● TASK DIRECTIONS: Please print the part of the text on contraception in Congress starting at "The result was" and ending at "years ago now.".

● TEXT SHOWN:
=== Begin Enclosure ===

Actually I can say exactly how contraception became toxic in Congress so long ago. It’s actually the issue that first inspired me to start a website back when I thought I could become a regular political web-logger back in the days before actual blogging tools. That old website is now so long-gone I can’t even find the (hand-coded) source files.
Anyway, while I evidently no longer even have notes for my sources I learned the answer in an old print-based Washington Monthly from back in what must have been the early 1990s. What they said was that beginning in the 1970s pressure politics was such that no conservative Republican Senators would allow any legislation referencing birth control to move forward if it included support for abortion. No liberal Democratic Senator would support anything that didn’t include support for abortion. And no matter who brought it up or how reasonable the proposal was it always turned into a fight that would often spill over into other bills, with pro-choice attachments showing up here and anti-choice attachments showing up there and, since passions ran quite high, no possibility of resolution.
The result was a cordial agreement on both sides not to even bring it up. By the time the Monthly published the story the agreement was already nearly 20 years old. It would have been more than 30 years ago now.

=== End Enclosure ===

● DATA UNDER STUDY:

=== Begin Enclosure ===

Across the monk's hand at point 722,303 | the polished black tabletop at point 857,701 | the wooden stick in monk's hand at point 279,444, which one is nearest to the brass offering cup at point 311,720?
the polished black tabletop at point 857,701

=== End Enclosure ===
=== Begin Enclosure ===

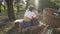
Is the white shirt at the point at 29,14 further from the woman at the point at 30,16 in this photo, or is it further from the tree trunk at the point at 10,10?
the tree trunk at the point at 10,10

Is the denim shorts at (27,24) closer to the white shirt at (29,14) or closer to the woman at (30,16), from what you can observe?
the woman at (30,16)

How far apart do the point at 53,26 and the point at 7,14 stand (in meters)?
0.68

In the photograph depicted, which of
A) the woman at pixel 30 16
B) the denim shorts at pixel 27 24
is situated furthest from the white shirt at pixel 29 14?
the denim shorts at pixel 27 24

=== End Enclosure ===

● RESULT BELOW:
The result was a cordial agreement on both sides not to even bring it up. By the time the Monthly published the story the agreement was already nearly 20 years old. It would have been more than 30 years ago now.